Research

Management of Patients with Intracerebral Hemorrhage

 

In addition to our projects on AICML, we are involved with several projects that relate to management of intracerebral hemorrhage (ICH). The Emergency Medical Services (EMS) triage system in Chicago and many other cities, requires ambulances to transfer non-trauma patients to the nearest emergency department. Unfortunately, those with ICH often end up in urban or community hospitals without any acute neurological/neurosurgical services. The only economically feasible way to preferentially triage ICH patients to appropriate medical centers with acute neurological/neurosurgical services is to have a method to enhance the in-field detection of ICH.

Our work on AICML detection (see above) is one approach to rectify this problem.While we are working on technology that can help with acute in-field detection of ICH, we have done important work defining the present state of ICH care in urban emergency and community departments without acute neurological/neurosurgical services. We did initial work defining delays in acute definitive management of ICH patients related to hospital-to-hospital transfers due to the initial triage of ICH patients to hospitals with inadequate neurological resources. As a follow-up to that foundational work, we developed a stroke triage survey tool. We have personally surveyed emergency doctors at key urban and community medical centers without acute neurological/neurosurgical services and asked them to identify their inadequacies in this clinical area, share their perceptions of the impact of their clinical limitations on ICH patient outcome, and their reflections on methods to better triage ICH patients. Doctors who work in these emergency departments plainly stated that patients highly suspected to have suffered ICH should not be sent to their hospitals, and that patients have suffered worse outcome (including death) because of their inability to acutely treat these patients. This work has been presented at an international conference and serves as an important foundation for the exciting movement within the stroke community to change the approach to triage of stroke patients.
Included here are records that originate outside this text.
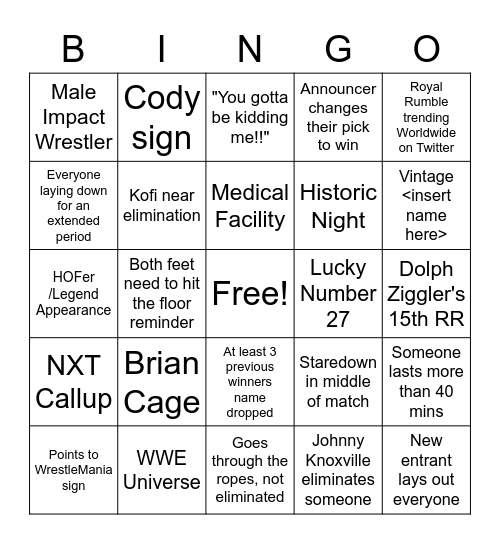 | B | I | N | G | O |
|---|---|---|---|---|
| Male Impact Wrestler | Cody sign | "You gotta be kidding me!!" | Announcer changes their pick to win | Royal Rumble trending Worldwide on Twitter |
| Everyone laying down for an extended period | Kofi near elimination | Medical Facility | Historic Night | Vintage <insert name here> |
| HOFer /Legend Appearance | Both feet need to hit the floor reminder | Free! | Lucky Number 27 | Dolph Ziggler's 15th RR |
| NXT Callup | Brian Cage | At least 3 previous winners name dropped | Staredown in middle of match | Someone lasts more than 40 mins |
| Points to WrestleMania sign | WWE Universe | Goes through the ropes, not eliminated | Johnny Knoxville eliminates someone | New entrant lays out everyone |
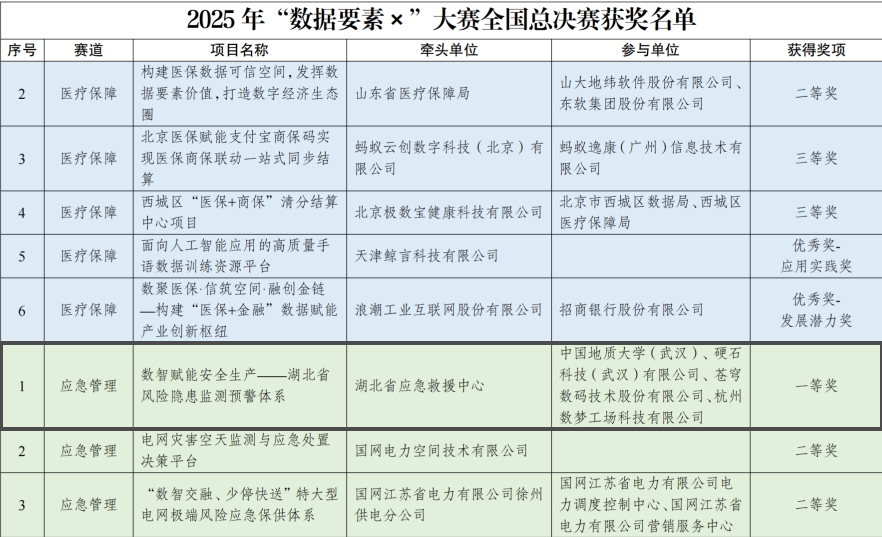 2025 年“数据要素 ×”大赛全国总决赛获奖名单

| 序号 | 赛道 | 项目名称 | 牵头单位 | 参与单位 | 获得奖项 |
|---|---|---|---|---|---|
| 2 | 医疗保障 | 构建医保数据可信空间,发挥数据要素价值,打造数字经济生态圈 | 山东省医疗保障局 | 山大地纬软件股份有限公司、东软集团股份有限公司 | 二等奖 |
| 3 | 医疗保障 | 北京医保赋能支付宝商保码实现医保商保联动一站式同步结算 | 蚂蚁云创数字科技(北京)有限公司 | 蚂蚁逸康(广州)信息技术有限公司 | 三等奖 |
| 4 | 医疗保障 | 西城区“医保+商保”清分结算中心项目 | 北京极数宝健康科技有限公司 | 北京市西城区数据局、西城区医疗保障局 | 三等奖 |
| 5 | 医疗保障 | 面向人工智能应用的高质量手语数据训练资源平台 | 天津鲸言科技有限公司 | | 优秀奖-应用实践奖 |
| 6 | 医疗保障 | 数聚医保·信筑空间·融创金链—构建“医保+金融”数据赋能产业创新枢纽 | 浪潮工业互联网股份有限公司 | 招商银行股份有限公司 | 优秀奖-发展潜力奖 |
| 1 | 应急管理 | 数智赋能安全生产——湖北省风险隐患监测预警体系 | 湖北省应急救援中心 | 中国地质大学(武汉)、硬石科技(武汉)有限公司、苍穹数码技术股份有限公司、杭州数梦工场科技有限公司 | 一等奖 |
| 2 | 应急管理 | 电网灾害空天监测与应急处置决策平台 | 国网电力空间技术有限公司 | | 二等奖 |
| 3 | 应急管理 | “数智交融、少停快送”特大型电网极端风险应急保供体系 | 国网江苏省电力有限公司徐州供电分公司 | 国网江苏省电力有限公司电力调度控制中心、国网江苏省电力有限公司营销服务中心 | 二等奖 |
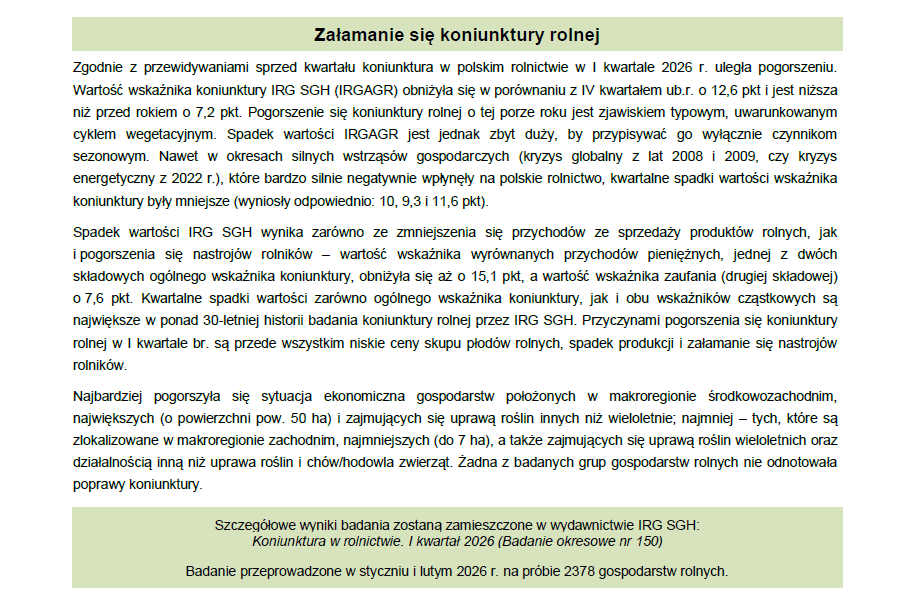 Załamanie się koniunktury rolnej

Zgodnie z przewidywaniami sprzed kwartału koniunktura w polskim rolnictwie w I kwartale 2026 r. uległa pogorszeniu. Wartość wskaźnika koniunktury IRG SGH (IRGAGR) obniżyła się w porównaniu z IV kwartałem ub.r. o 12,6 pkt i jest niższa niż przed rokiem o 7,2 pkt. Pogorszenie się koniunktury rolnej o tej porze roku jest zjawiskiem typowym, uwarunkowanym cyklem wegetacyjnym. Spadek wartości IRGAGR jest jednak zbyt duży, by przypisywać go wyłącznie czynnikom sezonowym. Nawet w okresach silnych wstrząsów gospodarczych (kryzys globalny z lat 2008 i 2009, czy kryzys energetyczny z 2022 r.), które bardzo silnie negatywnie wpłynęły na polskie rolnictwo, kwartalne spadki wartości wskaźnika koniunktury były mniejsze (wyniosły odpowiednio: 10, 9,3 i 11,6 pkt).

Spadek wartości IRG SGH wynika zarówno ze zmniejszenia się przychodów ze sprzedaży produktów rolnych, jak i pogorszenia się nastrojów rolników – wartość wskaźnika wyrównanych przychodów pieniężnych, jednej z dwóch składowych ogólnego wskaźnika koniunktury, obniżyła się aż o 15,1 pkt, a wartość wskaźnika zaufania (drugiej składowej) o 7,6 pkt. Kwartalne spadki wartości zarówno ogólnego wskaźnika koniunktury, jak i obu wskaźników cząstkowych są największe w ponad 30-letniej historii badania koniunktury rolnej przez IRG SGH. Przyczynami pogorszenia się koniunktury rolnej w I kwartale br. są przede wszystkim niskie ceny skupu płodów rolnych, spadek produkcji i załamanie się nastrojów rolników.

Najbardziej pogorszyła się sytuacja ekonomiczna gospodarstw położonych w makroregionie środkowozachodnim, największych (o powierzchni pow. 50 ha) i zajmujących się uprawą roślin innych niż wieloletnie; najmniej – tych, które są zlokalizowane w makroregionie zachodnim, najmniejszych (do 7 ha), a także zajmujących się uprawą roślin wieloletnich oraz działalnością inną niż uprawa roślin i chów/hodowla zwierząt. Żadna z badanych grup gospodarstw rolnych nie odnotowała poprawy koniunktury.

Szczegółowe wyniki badania zostaną zamieszczone w wydawnictwie IRG SGH:
Koniunktura w rolnictwie. I kwartał 2026 (Badanie okresowe nr 150)

Badanie przeprowadzone w styczniu i lutym 2026 r. na próbie 2378 gospodarstw rolnych.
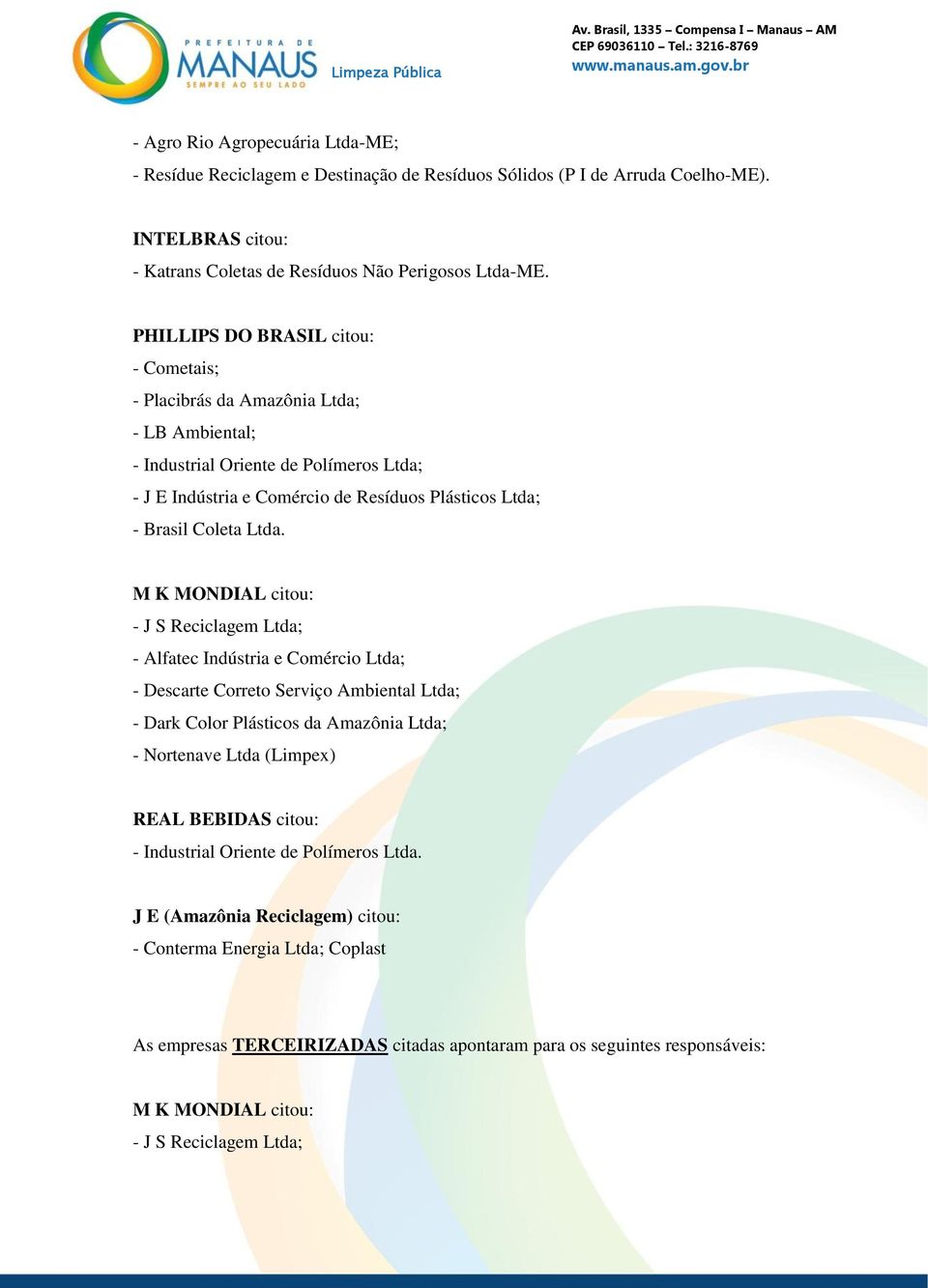 PREFEITURA DE
MANAUS
SEMPRE AO SEU LADO
Limpeza Pública

Av. Brasil, 1335 – Compensa I – Manaus – AM
CEP 69036110 – Tel.: 3216-8769
www.manaus.am.gov.br

- Agro Rio Agropecuária Ltda-ME;
- Resídue Reciclagem e Destinação de Resíduos Sólidos (P I de Arruda Coelho-ME).

INTELBRAS citou:
- Katrans Coletas de Resíduos Não Perigosos Ltda-ME.

PHILLIPS DO BRASIL citou:
- Cometais;
- Placibrás da Amazônia Ltda;
- LB Ambiental;
- Industrial Oriente de Polímeros Ltda;
- J E Indústria e Comércio de Resíduos Plásticos Ltda;
- Brasil Coleta Ltda.

M K MONDIAL citou:
- J S Reciclagem Ltda;
- Alfatec Indústria e Comércio Ltda;
- Descarte Correto Serviço Ambiental Ltda;
- Dark Color Plásticos da Amazônia Ltda;
- Nortenave Ltda (Limpex)

REAL BEBIDAS citou:
- Industrial Oriente de Polímeros Ltda.

J E (Amazônia Reciclagem) citou:
- Conterma Energia Ltda; Coplast

As empresas TERCEIRIZADAS citadas apontaram para os seguintes responsáveis:

M K MONDIAL citou:
- J S Reciclagem Ltda;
We have an interest in some of the readily detectable and modifiable factors that may contribute to ICH expansion. One of these factors is abnormal platelet function, and we have recently described a consecutive series of patients with platelet dysfunction in patient with acute ICH – many without known previously exposure to anti-platelet agents. This work has been formally presented and adds to a growing body of literature that promises to shed new insights into the potential role of acute platelet function screening in ICH patients and the role for restoration with medication and/or platelet transfusion.

We are involved with two of the most important prospective multi-center clincial trials on intracerebral hemorrhage funded by the NINDS, Clear IVH III and MISTIE (presently on hold for the development and funding of the next phase of the trial). The University of Chicago Medicine is the site of the lead neurosurgical principal investigator for the entire trial. Clear IVH III involves enrolling patients with ICH and/or intraventricular hemorrhage who require ventricular drains to be randomized to either intraventricular rt-PA (to facilitate clot dissolution and limit ventricular outflow obstruction) or placebo. MISTIE focused on testing the outcome benefit of sterotatically adminstered rt-PA into an ICH with subsequent clot aspiration. These clinical trials are pivotal and will clearly impact the future management of patients with ICH.